[PROVIDED TEXT]
The following table presents changes in deferred acquisition consideration and a reconciliation to the amounts reported on the Consolidated Balance Sheets as of December 31,:
2024 2023
(dollars in thousands)
Beginning balance $ 101,058 $ 161,323
Payments (1)
(67,895) (97,447)
Adjustments to deferred acquisition consideration (2)
23,005 14,303
Additions (3)
46,598 22,172
Currency translation adjustment (651) 680
Other - 27
Ending balance (4)
$ 102,115 $ 101,058
(1) Includes deferred acquisition consideration payments settled in shares of Class A Common Stock of $18.2 million and $32.8 million, respectively, for the periods ended December 31, 2024, and December 31, 2023.
(2) Adjustments to deferred acquisition consideration contains fair value changes from the Company’s initial estimates of deferred acquisition payments and accretion of expense as awards are earned over the vesting period.

[DATA PROVIDED]

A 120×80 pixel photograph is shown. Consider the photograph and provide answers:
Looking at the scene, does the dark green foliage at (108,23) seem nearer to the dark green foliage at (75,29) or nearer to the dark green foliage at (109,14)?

[CHALLENGES]
A: In the deferred acquisition consideration table, how much of the 2024 payments was settled in shares of Class A Common Stock?
B: Write the next part of the deferred acquisition consideration text, picking up after its final sentence.

[EXPECTED RESULTS]
A: $18.2 million

B:
(3) Additions in 2024 of $46.6 million include $28.1 million related to the Company’s acquisitions (See Note 4 for further information). It also includes $17.0 million related to a reclassification from redeemable noncontrolling interest to deferred acquisition consideration in connection with the purchase of the remaining 40% interest the Company did not previously own in a certain Brand. This amount will be paid in cash in 2025. Additions of $22.2 million in 2023 represents a reclassification from redeemable noncontrolling interest to deferred acquisition consideration. Specifically, in 2021, the Company entered into an agreement to purchase the remaining 26.7% interest in Targeted Victory it did not previously own. The agreement provided for the purchase of 50% of the interest on October 1, 2021 (paid in October 2023) and 50% on July 31, 2023 (payable in October 2025). In connection with the purchase, the estimated amount payable in October 2025, was reclassified from redeemable noncontrolling interest to deferred acquisition consideration in 2023.
(4) The contingent and fixed deferred acquisition consideration obligation was $102.1 million and $0.0 million, respectively, as of December 31, 2024, and $57.5 million and $43.6 million, respectively, as of December 31, 2023. The deferred acquisition consideration as of December 31, 2024, and December 31, 2023, includes $38.4 million and $29.3 million, respectively, expected to be settled in shares of Class A Common Stock.
10. Leases
The Company leases office space in North America, Europe, Asia, South America, Africa, and Australia. These spaces are primarily used for office and administrative purposes by the Company’s employees in performing professional services. These leases are classified as operating leases and expire between years 2025 through 2034. The Company’s finance leases are immaterial.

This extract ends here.